Provided records —
____

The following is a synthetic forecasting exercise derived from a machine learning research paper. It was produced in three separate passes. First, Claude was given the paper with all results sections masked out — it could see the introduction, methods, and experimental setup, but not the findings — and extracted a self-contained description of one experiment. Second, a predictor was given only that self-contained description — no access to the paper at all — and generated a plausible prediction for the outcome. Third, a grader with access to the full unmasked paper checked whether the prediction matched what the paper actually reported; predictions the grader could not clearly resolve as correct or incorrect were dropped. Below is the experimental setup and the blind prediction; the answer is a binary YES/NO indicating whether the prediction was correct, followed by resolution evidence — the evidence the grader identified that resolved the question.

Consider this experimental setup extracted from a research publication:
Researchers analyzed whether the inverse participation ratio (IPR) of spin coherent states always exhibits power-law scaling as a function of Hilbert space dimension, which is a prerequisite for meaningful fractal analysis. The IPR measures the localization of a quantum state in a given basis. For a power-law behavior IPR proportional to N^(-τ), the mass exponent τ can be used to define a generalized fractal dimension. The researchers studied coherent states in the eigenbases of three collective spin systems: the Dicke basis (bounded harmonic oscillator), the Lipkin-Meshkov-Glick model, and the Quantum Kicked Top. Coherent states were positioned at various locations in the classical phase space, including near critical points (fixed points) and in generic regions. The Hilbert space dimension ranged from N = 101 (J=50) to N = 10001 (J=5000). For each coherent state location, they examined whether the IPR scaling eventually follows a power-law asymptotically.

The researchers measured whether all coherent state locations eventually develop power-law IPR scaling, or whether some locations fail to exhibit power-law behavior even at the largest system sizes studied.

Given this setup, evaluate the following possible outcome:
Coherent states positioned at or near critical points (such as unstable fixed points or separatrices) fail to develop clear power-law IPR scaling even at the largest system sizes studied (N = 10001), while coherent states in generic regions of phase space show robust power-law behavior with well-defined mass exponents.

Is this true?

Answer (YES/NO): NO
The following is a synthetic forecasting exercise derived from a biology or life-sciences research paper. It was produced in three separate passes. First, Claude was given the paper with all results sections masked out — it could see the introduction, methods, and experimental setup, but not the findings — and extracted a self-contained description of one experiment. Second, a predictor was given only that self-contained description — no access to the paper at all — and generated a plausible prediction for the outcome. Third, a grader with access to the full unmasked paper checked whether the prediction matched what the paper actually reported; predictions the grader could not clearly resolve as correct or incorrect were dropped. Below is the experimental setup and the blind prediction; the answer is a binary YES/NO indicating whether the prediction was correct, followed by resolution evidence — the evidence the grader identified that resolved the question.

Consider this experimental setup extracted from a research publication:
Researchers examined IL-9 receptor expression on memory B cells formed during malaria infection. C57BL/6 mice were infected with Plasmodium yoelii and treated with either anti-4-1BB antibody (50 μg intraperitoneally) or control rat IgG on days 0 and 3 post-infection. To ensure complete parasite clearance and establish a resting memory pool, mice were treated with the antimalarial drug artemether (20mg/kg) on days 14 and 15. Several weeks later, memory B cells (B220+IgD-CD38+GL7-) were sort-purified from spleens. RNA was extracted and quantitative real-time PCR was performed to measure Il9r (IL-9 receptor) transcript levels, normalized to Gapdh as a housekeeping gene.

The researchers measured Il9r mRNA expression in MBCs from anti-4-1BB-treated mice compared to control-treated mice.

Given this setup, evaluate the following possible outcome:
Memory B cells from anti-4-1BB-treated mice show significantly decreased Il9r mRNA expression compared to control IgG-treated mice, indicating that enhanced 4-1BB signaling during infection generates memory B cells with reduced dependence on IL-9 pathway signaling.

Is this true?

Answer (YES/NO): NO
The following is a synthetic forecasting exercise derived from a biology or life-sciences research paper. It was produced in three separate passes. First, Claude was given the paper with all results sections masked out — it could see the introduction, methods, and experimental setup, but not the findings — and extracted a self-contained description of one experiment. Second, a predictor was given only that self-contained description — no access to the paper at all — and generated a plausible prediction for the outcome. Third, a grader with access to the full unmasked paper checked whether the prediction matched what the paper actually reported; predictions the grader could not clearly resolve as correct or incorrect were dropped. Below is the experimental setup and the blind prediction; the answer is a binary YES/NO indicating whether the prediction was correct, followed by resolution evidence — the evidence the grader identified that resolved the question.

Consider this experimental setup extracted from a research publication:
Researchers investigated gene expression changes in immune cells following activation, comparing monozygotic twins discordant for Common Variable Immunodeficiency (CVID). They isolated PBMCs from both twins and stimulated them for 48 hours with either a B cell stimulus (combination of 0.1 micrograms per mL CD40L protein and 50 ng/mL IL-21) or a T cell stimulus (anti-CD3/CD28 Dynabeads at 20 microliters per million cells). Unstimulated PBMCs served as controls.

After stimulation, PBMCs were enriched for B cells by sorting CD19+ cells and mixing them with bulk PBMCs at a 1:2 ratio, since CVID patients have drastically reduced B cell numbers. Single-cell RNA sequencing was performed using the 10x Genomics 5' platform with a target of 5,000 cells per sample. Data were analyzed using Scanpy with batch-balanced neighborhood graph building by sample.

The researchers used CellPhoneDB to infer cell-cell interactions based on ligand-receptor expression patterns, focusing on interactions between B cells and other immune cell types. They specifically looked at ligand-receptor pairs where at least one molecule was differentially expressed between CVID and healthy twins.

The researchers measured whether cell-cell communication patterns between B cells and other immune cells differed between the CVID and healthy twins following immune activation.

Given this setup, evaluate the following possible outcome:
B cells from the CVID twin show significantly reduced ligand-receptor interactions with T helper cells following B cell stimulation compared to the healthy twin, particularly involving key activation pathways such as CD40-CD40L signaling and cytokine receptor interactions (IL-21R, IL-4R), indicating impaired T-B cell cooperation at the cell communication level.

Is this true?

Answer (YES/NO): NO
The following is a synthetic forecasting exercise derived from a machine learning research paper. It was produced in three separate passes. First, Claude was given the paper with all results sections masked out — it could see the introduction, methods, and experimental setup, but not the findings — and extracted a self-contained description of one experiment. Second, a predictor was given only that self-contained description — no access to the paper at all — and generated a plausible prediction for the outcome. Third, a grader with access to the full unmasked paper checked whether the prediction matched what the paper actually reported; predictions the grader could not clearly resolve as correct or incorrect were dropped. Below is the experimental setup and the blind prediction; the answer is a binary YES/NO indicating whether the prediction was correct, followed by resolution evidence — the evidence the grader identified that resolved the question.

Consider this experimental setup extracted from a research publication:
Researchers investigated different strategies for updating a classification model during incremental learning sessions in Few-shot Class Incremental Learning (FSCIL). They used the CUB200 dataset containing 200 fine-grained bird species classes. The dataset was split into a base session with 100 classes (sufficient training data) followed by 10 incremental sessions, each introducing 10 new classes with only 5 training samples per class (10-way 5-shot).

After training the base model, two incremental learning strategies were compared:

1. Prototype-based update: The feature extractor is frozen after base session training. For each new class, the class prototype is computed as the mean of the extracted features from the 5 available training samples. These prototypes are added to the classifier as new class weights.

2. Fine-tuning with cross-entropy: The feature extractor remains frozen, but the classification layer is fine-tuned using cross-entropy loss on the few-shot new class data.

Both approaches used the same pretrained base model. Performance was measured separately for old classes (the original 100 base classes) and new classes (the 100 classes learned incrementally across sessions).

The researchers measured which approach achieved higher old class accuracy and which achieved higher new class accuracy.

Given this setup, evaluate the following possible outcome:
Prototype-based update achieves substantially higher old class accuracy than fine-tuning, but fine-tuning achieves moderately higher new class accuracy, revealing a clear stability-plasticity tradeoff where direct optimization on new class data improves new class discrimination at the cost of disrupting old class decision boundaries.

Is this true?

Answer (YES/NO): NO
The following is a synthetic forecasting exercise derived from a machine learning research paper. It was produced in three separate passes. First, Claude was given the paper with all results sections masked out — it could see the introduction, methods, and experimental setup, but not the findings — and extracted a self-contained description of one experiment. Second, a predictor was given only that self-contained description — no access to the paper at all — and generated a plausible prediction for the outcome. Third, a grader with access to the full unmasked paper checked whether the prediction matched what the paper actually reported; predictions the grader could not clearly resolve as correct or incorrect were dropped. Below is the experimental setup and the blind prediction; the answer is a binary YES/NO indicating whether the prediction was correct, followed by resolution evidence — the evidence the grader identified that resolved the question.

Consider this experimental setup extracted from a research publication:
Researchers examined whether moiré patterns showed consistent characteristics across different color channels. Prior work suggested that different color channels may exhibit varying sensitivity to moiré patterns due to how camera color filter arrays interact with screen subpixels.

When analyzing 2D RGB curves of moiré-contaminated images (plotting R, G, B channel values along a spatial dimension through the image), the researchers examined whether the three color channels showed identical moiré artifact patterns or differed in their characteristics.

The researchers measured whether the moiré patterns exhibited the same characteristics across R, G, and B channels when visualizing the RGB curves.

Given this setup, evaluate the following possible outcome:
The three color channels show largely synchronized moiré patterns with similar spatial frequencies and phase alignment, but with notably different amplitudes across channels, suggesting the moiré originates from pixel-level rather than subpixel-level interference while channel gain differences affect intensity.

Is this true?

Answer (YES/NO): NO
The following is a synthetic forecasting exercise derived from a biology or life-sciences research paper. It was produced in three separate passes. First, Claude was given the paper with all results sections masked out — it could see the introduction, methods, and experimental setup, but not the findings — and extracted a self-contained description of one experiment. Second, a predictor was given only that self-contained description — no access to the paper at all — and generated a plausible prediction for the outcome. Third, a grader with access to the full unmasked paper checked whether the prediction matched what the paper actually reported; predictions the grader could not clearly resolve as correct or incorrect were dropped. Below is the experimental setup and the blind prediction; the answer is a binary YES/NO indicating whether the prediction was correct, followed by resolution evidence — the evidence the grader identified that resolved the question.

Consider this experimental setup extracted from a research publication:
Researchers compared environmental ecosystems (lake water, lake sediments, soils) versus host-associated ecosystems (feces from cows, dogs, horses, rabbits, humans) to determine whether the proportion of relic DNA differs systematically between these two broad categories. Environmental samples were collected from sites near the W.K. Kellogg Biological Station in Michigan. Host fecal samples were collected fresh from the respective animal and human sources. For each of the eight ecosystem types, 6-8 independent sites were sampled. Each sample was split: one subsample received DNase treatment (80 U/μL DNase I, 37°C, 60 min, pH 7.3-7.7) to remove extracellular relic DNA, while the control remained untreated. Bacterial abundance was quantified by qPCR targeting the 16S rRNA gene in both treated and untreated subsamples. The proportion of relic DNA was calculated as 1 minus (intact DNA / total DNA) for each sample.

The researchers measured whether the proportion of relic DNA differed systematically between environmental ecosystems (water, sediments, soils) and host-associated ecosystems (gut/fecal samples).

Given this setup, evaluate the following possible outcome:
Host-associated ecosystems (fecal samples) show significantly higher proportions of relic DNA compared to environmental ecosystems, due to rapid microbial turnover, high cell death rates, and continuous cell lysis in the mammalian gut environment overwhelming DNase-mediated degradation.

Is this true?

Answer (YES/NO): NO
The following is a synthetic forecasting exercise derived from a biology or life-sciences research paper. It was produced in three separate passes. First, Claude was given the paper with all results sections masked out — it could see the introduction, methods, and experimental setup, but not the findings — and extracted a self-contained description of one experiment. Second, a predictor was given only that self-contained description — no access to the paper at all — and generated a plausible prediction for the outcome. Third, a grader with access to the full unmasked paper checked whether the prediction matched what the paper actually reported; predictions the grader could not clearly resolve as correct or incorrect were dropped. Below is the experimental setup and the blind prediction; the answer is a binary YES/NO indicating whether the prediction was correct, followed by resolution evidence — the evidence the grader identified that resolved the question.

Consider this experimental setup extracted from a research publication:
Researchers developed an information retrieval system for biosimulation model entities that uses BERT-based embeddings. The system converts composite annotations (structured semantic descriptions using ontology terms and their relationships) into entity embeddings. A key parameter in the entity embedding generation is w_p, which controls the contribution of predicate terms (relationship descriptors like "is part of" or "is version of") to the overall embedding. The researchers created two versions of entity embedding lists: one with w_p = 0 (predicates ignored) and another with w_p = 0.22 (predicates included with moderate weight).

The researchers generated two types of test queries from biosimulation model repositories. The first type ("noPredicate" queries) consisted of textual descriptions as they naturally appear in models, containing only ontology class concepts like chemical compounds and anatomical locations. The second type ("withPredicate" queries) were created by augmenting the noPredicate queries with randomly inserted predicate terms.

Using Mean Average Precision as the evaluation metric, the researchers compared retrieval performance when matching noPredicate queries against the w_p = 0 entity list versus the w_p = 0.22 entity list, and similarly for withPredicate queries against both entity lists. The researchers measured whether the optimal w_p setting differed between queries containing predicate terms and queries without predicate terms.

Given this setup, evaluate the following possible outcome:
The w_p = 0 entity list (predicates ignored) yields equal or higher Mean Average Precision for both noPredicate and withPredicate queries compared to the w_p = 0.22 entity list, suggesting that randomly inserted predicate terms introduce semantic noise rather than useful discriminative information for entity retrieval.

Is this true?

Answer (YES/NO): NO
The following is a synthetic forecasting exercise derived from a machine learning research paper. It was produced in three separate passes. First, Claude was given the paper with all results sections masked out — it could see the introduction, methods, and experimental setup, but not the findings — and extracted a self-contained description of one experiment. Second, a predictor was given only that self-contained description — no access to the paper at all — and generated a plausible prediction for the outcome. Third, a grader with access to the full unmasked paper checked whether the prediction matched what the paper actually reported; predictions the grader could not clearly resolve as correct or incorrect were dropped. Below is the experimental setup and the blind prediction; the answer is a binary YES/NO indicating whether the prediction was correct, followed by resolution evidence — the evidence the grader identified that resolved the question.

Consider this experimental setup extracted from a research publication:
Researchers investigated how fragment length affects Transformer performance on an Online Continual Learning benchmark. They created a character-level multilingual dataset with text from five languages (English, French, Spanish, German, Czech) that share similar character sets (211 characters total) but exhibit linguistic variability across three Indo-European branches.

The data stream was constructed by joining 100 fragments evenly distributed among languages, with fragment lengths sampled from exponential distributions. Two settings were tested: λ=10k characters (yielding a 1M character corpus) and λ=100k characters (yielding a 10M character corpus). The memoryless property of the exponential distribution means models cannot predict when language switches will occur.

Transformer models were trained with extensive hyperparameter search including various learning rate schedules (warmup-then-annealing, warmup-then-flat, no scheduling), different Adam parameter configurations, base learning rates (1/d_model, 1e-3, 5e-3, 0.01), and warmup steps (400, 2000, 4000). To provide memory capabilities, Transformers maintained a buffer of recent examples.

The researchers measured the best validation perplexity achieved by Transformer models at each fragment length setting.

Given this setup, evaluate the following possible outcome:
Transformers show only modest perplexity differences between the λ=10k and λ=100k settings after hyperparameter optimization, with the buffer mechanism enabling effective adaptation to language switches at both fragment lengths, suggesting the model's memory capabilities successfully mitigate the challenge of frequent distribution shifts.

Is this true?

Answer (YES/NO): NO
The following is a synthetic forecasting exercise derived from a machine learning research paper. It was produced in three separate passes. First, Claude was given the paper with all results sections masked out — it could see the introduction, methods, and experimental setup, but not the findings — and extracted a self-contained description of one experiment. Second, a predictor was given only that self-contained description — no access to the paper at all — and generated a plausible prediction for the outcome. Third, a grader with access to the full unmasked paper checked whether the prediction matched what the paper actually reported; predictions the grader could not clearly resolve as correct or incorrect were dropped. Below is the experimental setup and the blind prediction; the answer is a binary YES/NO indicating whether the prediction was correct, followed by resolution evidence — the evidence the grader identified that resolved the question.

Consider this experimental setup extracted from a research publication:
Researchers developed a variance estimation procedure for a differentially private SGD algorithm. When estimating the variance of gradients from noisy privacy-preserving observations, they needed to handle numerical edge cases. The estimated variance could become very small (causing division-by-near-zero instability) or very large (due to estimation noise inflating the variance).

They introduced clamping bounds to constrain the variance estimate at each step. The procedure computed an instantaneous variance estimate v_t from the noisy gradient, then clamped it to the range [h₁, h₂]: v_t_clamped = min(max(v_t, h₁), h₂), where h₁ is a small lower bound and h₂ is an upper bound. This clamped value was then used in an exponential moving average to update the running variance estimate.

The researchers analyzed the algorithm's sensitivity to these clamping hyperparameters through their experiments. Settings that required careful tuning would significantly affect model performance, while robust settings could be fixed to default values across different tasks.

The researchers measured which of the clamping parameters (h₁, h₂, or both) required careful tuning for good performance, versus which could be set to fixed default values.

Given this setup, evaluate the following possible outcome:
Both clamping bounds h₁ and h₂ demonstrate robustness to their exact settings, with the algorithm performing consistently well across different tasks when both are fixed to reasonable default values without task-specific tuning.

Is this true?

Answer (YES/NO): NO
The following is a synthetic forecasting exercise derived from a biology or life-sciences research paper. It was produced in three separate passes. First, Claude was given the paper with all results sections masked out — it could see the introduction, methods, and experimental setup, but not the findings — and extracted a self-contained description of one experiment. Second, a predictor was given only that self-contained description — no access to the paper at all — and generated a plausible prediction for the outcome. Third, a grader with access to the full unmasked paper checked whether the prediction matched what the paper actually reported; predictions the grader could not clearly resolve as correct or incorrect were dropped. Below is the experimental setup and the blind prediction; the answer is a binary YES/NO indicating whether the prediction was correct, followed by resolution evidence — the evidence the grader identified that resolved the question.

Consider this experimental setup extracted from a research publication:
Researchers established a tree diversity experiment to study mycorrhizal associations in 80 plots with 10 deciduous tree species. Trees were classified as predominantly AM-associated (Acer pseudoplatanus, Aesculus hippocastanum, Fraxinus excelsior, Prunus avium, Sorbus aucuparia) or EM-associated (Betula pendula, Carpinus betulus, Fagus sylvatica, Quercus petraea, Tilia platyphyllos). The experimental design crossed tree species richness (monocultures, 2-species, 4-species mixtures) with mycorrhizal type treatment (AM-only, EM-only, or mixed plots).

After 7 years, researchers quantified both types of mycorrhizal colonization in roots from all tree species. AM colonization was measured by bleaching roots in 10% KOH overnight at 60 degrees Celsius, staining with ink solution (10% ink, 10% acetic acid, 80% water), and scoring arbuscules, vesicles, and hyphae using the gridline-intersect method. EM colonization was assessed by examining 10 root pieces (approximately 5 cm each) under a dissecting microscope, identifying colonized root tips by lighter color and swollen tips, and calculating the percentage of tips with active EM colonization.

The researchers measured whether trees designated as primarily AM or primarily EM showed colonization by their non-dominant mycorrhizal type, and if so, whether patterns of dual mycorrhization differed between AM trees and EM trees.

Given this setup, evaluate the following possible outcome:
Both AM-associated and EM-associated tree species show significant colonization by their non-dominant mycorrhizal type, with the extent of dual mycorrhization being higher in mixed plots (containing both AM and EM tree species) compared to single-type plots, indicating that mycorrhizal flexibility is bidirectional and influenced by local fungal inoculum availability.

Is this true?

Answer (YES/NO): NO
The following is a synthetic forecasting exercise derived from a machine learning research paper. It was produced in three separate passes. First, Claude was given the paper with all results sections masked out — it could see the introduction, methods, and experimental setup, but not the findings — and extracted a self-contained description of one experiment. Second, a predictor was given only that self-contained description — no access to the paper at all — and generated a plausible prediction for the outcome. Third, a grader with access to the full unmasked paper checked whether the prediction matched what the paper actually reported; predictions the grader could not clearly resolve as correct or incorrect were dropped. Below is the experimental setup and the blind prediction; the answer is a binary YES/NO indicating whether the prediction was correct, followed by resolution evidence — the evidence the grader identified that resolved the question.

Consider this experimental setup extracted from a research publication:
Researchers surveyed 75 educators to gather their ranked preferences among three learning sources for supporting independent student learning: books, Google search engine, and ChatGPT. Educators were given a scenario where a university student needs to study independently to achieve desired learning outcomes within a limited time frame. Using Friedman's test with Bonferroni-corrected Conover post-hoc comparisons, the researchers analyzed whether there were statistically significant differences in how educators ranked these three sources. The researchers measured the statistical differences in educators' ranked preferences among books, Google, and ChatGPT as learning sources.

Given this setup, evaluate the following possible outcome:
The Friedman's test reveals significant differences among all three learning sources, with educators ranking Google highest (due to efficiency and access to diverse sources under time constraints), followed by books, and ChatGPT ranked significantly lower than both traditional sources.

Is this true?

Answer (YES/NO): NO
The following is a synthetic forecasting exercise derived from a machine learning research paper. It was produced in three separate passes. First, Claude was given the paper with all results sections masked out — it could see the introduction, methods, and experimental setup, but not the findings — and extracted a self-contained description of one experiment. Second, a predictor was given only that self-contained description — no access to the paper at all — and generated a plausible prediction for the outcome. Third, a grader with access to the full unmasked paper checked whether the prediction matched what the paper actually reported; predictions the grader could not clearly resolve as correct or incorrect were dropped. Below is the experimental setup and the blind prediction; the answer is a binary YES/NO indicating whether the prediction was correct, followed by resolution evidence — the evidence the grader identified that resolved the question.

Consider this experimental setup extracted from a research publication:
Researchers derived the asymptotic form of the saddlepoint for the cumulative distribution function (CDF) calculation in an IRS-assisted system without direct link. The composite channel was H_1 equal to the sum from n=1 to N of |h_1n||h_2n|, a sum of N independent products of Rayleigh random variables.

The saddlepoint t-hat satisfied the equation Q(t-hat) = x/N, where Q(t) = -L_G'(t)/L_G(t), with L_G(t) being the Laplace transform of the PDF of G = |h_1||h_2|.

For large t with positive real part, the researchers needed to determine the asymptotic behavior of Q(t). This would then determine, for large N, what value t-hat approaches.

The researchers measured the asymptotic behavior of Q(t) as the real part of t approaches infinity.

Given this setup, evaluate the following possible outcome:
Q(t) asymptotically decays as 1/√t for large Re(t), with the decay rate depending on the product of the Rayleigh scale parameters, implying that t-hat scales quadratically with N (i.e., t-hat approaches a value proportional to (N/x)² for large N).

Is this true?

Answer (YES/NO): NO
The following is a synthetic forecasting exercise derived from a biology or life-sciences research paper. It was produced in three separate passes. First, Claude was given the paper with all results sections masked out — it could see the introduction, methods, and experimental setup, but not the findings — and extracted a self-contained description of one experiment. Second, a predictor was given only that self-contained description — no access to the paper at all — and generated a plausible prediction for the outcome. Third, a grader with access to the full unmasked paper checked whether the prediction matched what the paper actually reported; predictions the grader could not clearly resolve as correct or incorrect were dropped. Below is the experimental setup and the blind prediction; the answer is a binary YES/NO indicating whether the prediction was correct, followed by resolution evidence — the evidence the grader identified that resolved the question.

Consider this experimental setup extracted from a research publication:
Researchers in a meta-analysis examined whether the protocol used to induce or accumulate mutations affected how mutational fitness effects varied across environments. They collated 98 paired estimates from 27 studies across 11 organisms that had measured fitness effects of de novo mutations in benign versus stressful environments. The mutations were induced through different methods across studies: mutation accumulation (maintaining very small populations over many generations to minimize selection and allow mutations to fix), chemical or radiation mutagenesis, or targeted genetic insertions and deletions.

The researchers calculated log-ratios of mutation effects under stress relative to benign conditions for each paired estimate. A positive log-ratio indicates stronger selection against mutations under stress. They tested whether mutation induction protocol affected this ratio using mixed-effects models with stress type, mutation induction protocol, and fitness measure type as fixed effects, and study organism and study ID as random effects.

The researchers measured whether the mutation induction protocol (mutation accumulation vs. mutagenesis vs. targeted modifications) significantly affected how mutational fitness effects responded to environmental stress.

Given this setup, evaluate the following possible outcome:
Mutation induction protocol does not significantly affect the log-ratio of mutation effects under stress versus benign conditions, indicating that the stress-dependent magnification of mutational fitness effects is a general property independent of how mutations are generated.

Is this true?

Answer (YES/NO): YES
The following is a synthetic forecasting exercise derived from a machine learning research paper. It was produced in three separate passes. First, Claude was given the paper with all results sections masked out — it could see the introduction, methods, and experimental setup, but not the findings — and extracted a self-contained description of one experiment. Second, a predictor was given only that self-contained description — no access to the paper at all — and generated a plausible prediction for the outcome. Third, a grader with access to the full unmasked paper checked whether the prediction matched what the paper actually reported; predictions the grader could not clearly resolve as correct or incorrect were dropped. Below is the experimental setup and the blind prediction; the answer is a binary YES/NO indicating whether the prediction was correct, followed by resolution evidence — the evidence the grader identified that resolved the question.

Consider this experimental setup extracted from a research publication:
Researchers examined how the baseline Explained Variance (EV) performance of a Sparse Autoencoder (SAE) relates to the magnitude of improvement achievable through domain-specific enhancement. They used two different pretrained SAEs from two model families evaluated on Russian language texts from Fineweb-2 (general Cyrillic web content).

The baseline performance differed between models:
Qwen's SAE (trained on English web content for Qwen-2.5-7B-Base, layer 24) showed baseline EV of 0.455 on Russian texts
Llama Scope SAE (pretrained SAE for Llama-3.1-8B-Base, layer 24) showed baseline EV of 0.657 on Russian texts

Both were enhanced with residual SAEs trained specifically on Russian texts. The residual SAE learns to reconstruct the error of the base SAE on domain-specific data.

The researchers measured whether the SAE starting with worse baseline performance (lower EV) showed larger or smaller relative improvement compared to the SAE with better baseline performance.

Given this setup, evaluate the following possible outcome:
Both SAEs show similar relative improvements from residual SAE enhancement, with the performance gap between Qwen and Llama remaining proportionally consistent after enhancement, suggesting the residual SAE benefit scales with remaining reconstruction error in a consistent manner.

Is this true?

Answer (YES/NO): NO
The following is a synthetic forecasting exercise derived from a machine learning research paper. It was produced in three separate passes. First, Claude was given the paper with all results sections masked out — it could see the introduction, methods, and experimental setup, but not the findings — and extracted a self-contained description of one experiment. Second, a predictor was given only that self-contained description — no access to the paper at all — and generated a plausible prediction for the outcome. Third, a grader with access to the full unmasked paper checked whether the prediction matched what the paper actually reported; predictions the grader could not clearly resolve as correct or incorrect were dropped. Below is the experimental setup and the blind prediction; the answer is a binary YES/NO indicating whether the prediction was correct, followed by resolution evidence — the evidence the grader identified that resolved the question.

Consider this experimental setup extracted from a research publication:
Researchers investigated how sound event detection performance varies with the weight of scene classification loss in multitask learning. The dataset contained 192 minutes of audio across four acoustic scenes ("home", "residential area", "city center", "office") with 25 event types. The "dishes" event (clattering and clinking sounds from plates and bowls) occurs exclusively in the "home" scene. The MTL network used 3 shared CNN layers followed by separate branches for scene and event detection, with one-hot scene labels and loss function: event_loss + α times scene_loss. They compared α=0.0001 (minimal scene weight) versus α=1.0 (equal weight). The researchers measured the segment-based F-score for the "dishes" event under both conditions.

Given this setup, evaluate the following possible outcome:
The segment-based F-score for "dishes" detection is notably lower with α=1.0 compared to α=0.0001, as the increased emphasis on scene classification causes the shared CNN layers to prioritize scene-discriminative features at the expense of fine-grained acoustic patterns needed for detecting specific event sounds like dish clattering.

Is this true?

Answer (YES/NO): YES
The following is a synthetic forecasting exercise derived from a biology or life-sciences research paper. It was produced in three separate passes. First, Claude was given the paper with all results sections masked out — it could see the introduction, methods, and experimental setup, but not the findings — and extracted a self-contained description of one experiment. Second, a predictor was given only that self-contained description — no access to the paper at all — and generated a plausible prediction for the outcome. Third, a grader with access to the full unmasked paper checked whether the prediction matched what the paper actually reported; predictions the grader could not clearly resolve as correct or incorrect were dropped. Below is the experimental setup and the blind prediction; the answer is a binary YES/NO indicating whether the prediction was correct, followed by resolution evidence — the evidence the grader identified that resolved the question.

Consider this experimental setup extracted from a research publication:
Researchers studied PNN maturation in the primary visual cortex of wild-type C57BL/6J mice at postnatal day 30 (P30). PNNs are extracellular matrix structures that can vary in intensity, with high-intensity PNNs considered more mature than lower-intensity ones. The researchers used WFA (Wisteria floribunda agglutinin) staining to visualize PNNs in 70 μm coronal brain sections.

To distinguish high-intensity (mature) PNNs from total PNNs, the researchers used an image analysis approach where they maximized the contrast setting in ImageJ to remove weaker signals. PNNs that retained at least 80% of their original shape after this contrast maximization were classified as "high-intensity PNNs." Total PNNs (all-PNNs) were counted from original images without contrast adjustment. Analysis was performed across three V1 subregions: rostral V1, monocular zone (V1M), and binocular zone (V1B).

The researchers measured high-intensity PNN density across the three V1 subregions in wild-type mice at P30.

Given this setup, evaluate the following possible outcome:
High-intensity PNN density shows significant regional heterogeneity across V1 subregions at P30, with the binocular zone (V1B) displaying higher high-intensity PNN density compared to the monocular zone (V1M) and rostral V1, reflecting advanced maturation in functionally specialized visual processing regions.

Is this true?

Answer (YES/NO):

____

Exercise objective —
Locate the word "behavior" in the records and collect each line it appears in.

Task answer —
Researchers analyzed whether the inverse participation ratio (IPR) of spin coherent states always exhibits power-law scaling as a function of Hilbert space dimension, which is a prerequisite for meaningful fractal analysis. The IPR measures the localization of a quantum state in a given basis. For a power-law behavior IPR proportional to N^(-τ), the mass exponent τ can be used to define a generalized fractal dimension. The researchers studied coherent states in the eigenbases of three collective spin systems: the Dicke basis (bounded harmonic oscillator), the Lipkin-Meshkov-Glick model, and the Quantum Kicked Top. Coherent states were positioned at various locations in the classical phase space, including near critical points (fixed points) and in generic regions. The Hilbert space dimension ranged from N = 101 (J=50) to N = 10001 (J=5000). For each coherent state location, they examined whether the IPR scaling eventually follows a power-law asymptotically.
The researchers measured whether all coherent state locations eventually develop power-law IPR scaling, or whether some locations fail to exhibit power-law behavior even at the largest system sizes studied.
Coherent states positioned at or near critical points (such as unstable fixed points or separatrices) fail to develop clear power-law IPR scaling even at the largest system sizes studied (N = 10001), while coherent states in generic regions of phase space show robust power-law behavior with well-defined mass exponents.
For large t with positive real part, the researchers needed to determine the asymptotic behavior of Q(t). This would then determine, for large N, what value t-hat approaches.
The researchers measured the asymptotic behavior of Q(t) as the real part of t approaches infinity.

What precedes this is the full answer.